Re: Locale/encoding problem/question

From: Tom Lane <tgl(at)sss(dot)pgh(dot)pa(dot)us>
To: henka(at)cityweb(dot)co(dot)za
Cc: "Martijn van Oosterhout" <kleptog(at)svana(dot)org>, pgsql-general(at)postgresql(dot)org
Subject: Re: Locale/encoding problem/question
Date: 2006-08-04 12:59:51
Message-ID: 5345.1154696391@sss.pgh.pa.us
Views: Raw Message | Whole Thread | Download mbox | Resend email
Thread:
Lists: pgsql-general

henka(at)cityweb(dot)co(dot)za writes:
>> It should be in the dump file, almost the first line. Locale is of no
>> interest to pg_dump, you'll have to decide how you want it.

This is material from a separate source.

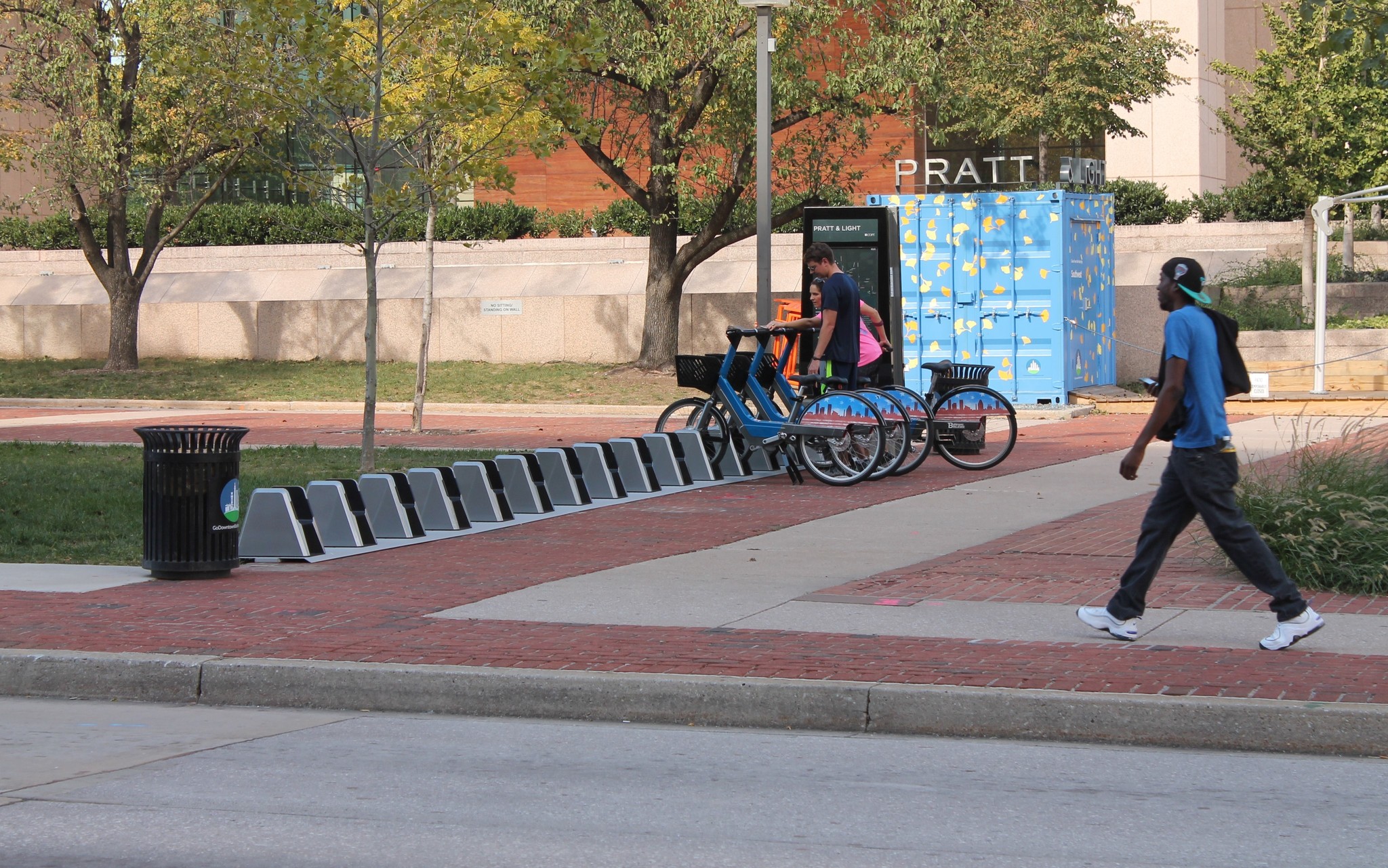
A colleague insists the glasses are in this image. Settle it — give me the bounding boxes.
[807,265,817,271]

> Yes: UTF-8 and the other is LATIN1

Note that this represents what the original server *thought* the
encoding was. But it's not at all impossible that the server thought
the data was LATIN1 when it was really UTF8. (The other way around is
less plausible because the server would have been able to detect
encoding errors.) If you were using clients that treated the data
as UTF8 without paying attention to what the server thought, you'd
not have realized you were mislabeling the data.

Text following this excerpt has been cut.